# Main Guitar



## ArtDecade (Feb 25, 2010)

... now I know that this is sevenstring.org and that the focus is on sevens and extended range instruments, but do you think you could add "your main six" to the profile? I don't actually play a seven, but this is the best all around music forum and I can't see myself going anywhere else.  I just think it'd be nice to see what the other 6 string slingers (like myself) are playing in the side panel.

Thanks for your consideration.


----------



## HighGain510 (Feb 25, 2010)

ArtDecade said:


> ... now I know that this is sevenstring.org and that the focus is on sevens and extended range instruments, but do you think you could add "your main six" to the profile? I don't actually play a seven, but this is the best all around music forum and I can't see myself going anywhere else.  I just think it'd be nice to see what the other 6 string slingers (like myself) are playing in the side panel.
> 
> Thanks for your consideration.



A) That won't ever happen, as that would require the admin to code it and I don't think Alex would do that as it's not really something worth spending the time to do on here

and

B) If you really want to see what other guitars people are playing you can, you just need to click on their name, click view public profile, click the "about me" tab and scroll down to gear details.

The site is a haven MAINLY for 7-string guitarists (note the domain name ) so the MAIN focus is on 7-string guitars.

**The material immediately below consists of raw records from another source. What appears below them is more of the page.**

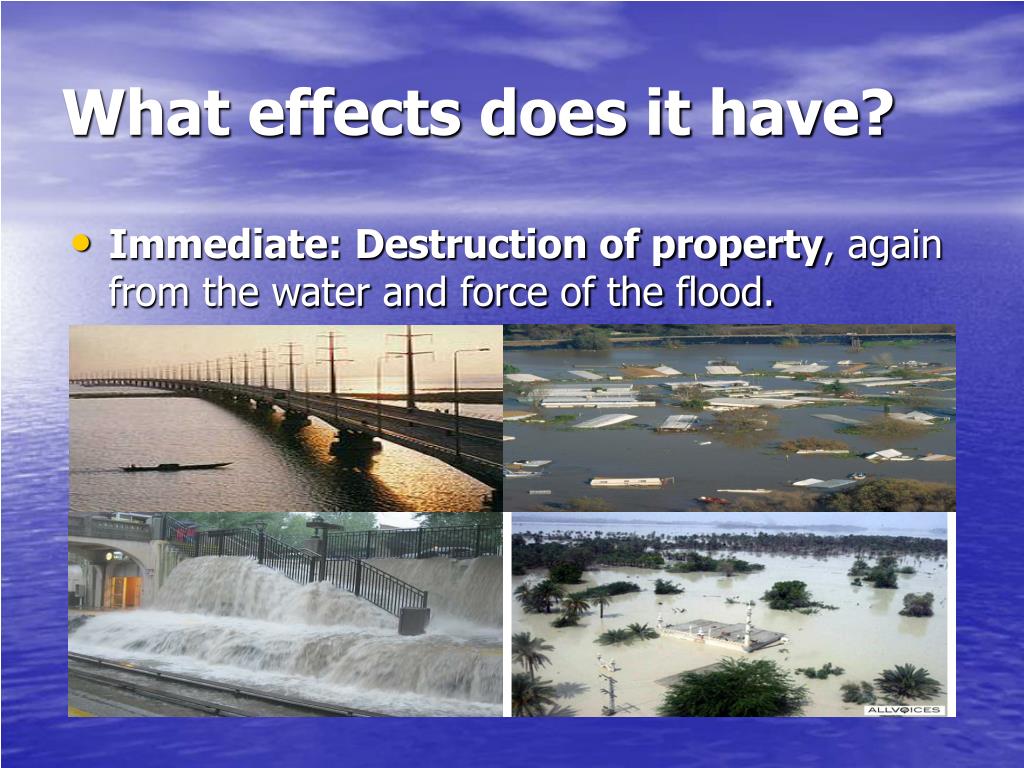 What effects does it have?

• Immediate: Destruction of property, again from the water and force of the flood.

ALLVOICES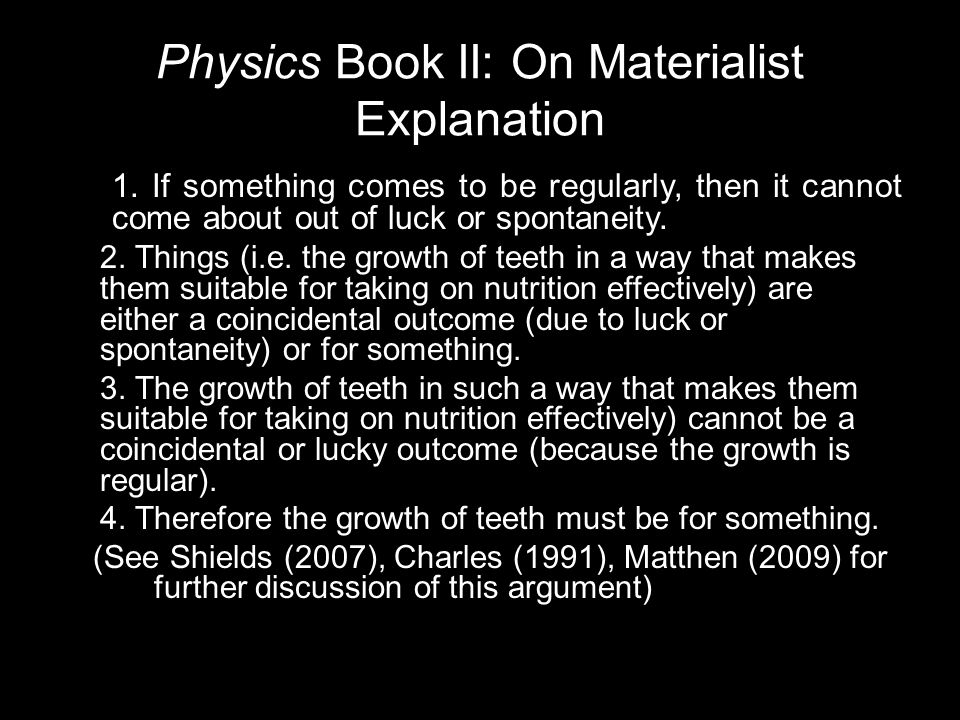 Physics Book II: On Materialist Explanation

1. If something comes to be regularly, then it cannot come about out of luck or spontaneity.

2. Things (i.e. the growth of teeth in a way that makes them suitable for taking on nutrition effectively) are either a coincidental outcome (due to luck or spontaneity) or for something.

3. The growth of teeth in such a way that makes them suitable for taking on nutrition effectively) cannot be a coincidental or lucky outcome (because the growth is regular).

4. Therefore the growth of teeth must be for something.

(See Shields (2007), Charles (1991), Matthen (2009) for further discussion of this argument)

They added the main ERG as this place brought the crowd from the ERG forum over here as well. Sure, not everyone plays a 7 here but since the vast majority do and that's the main focus of the site I don't really see the need personally to have it listed in two places when you can view someone's profile to view their 6'ers if you really want to.


----------



## ArtDecade (Feb 25, 2010)

Thanks, mate. 

A) I didn't know how much it would take to add Main Guitar underneath Main ERG, but I gather its more work than I thought. 

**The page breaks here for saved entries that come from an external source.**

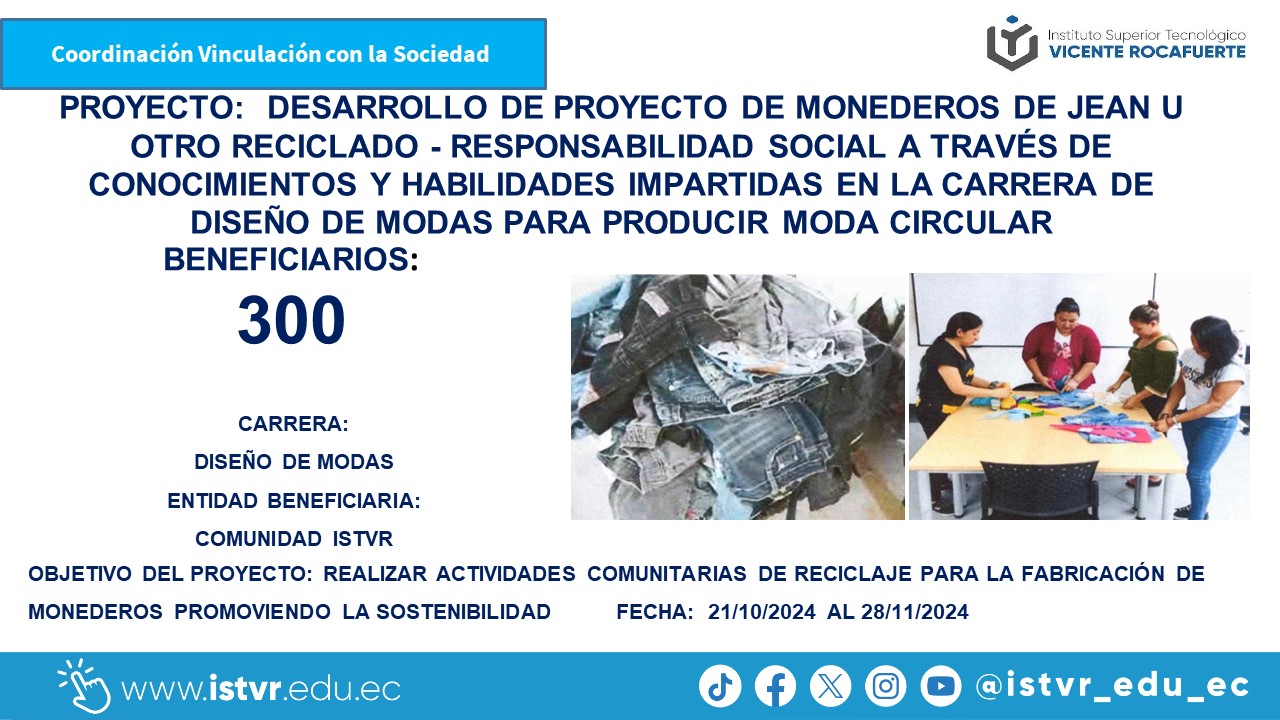 Coordinación Vinculación con la Sociedad

Instituto Superior Tecnológico
VICENTE ROCAFUERTE

PROYECTO: DESARROLLO DE PROYECTO DE MONEDEROS DE JEAN U OTRO RECICLADO - RESPONSABILIDAD SOCIAL A TRAVÉS DE CONOCIMIENTOS Y HABILIDADES IMPARTIDAS EN LA CARRERA DE DISEÑO DE MODAS PARA PRODUCIR MODA CIRCULAR

BENEFICIARIOS:

300

CARRERA:

DISEÑO DE MODAS

ENTIDAD BENEFICIARIA:

COMUNIDAD ISTVR

OBJETIVO DEL PROYECTO: REALIZAR ACTIVIDADES COMUNITARIAS DE RECICLAJE PARA LA FABRICACIÓN DE MONEDEROS PROMOVIENDO LA SOSTENIBILIDAD FECHA: 21/10/2024 AL 28/11/2024

www.istvr.edu.ec

@istvr_edu_ec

B) I know, I know, I know... Just being lazy


----------



## HighGain510 (Feb 25, 2010)

No worries dude, like I said it's more work than would probably get done so while it would be nice I don't see it happening...


----------



## Merlin_602 (Feb 25, 2010)

It is? I thought vBulletin was completely modular so you could just add a little snippet of php


----------



## technomancer (Mar 4, 2010)

Merlin_602 said:


> It is? I thought vBulletin was completely modular so you could just add a little snippet of php



You're new here, so let me explain it... the site owner does as little as humanly possible for this place, so if his interaction is required at all it's not going to happen.


----------



## Cheesebuiscut (Mar 5, 2010)

People could always just list their 6 string under the 7 string spot.


----------



## Chris (Mar 7, 2010)

Putting the custom fields in the left side literally takes all of 30 seconds. :\


----------



## CrushingAnvil (Apr 3, 2010)

technomancer said:


> You're new here, so let me explain it... the site owner does as little as humanly possible for this place, so if his interaction is required at all it's not going to happen.



 The beauty of this post is, Alex probably wont see it, and that's saying something since this is in 'Site News & Support'


----------